Electrostatic Influence on Rotational Mobilities of Sol−Gel-Encapsulated Solutes by NMR and EPR Spectroscopies

The rotational mobilities of small solute molecules encapsulated in tetramethyl orthosilicate (TMOS) sol-gels have been investigated by EPR spectroscopy of encapsulated nitroxide probes and by high-resolution NMR spectroscopic measurements of transferred NOE's (trNOE's), of T(1)'s, and of T(1)'s in the rotating frame (T(1)rho). The two spectroscopic methods are sensitive to motions on different time scales and hence, are nicely complementary. Suites of neutral, positively, and negatively charged nitroxide probes (EPR) and of simple diamagnetic small molecules (NMR) were selected to disclose influences of electrostatic interactions with the sol-gel walls and to probe the presence of multiple populations of molecules in distinct regions of the sol-gel pores.
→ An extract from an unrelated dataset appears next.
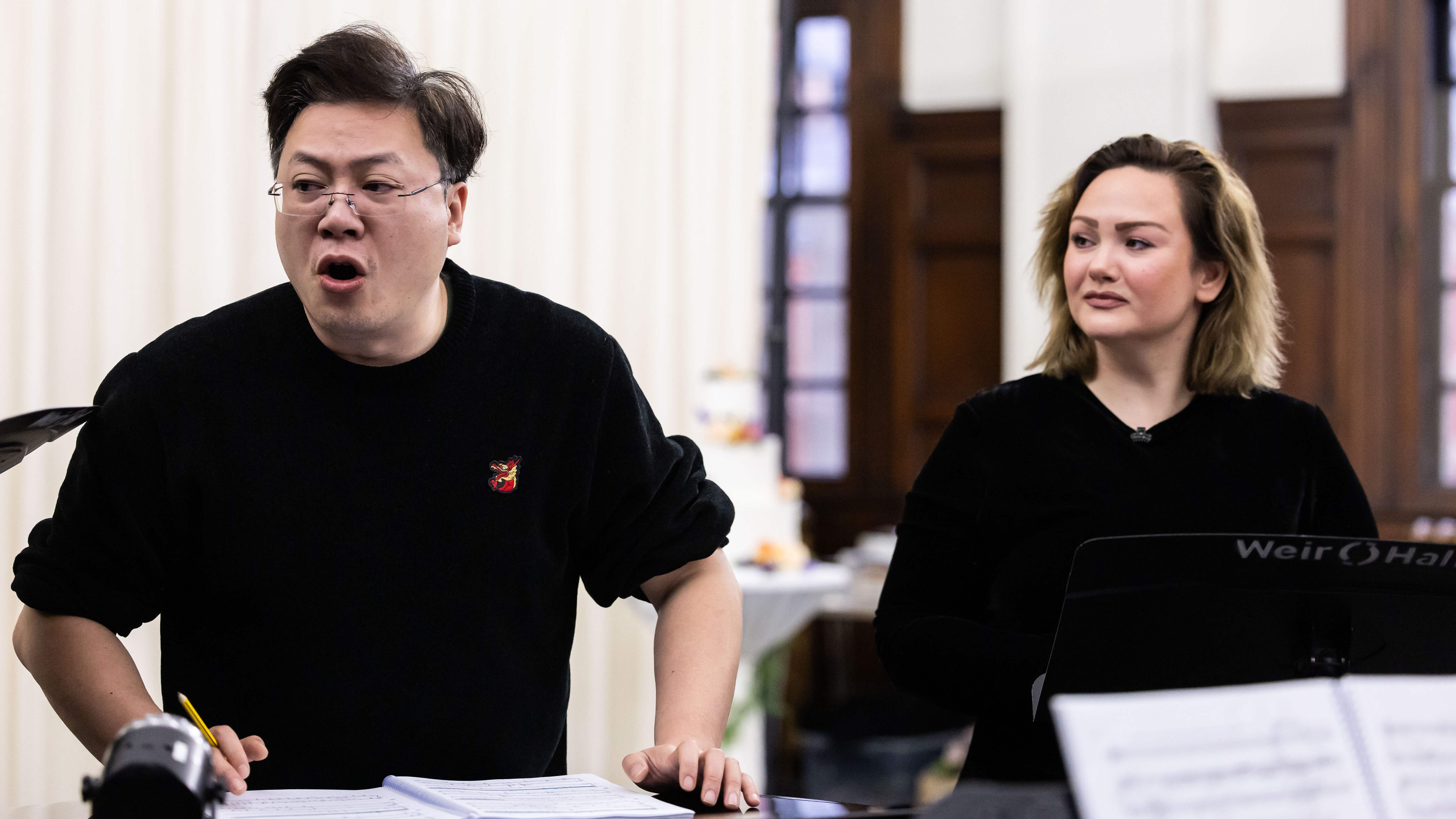Shengzhi Ren and Inna Husieva during rehearsals for Opera Highlights Spring Tour. Scottish Opera 2024. Credit Sally Jubb..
For neutral and negatively charged solute probes, both techniques disclose a single population with a significantly increased average rotational correlation time, which we interpret at least in part as resulting from exchange between free-volume and transiently immobilized surface populations. The electrostatic attraction between cationic probes and the negatively charged sol-gel walls causes the positively charged probes to be more effectively immobilized and/or causes a greater percentage of probes to undergo this transient immobilization. The EPR spectra directly disclose a population of cationic probes which are immobilized on the X-band EPR time scale: tau(c) greater than or approximately equal 10(-7) s. However, NMR measurements of trNOE's and of T(1)rho demonstrate that this population does exchange with the free-volume probes on the slower time scale of NMR. This approach is equally applicable to the study of solutes within other types of confined spaces, as well.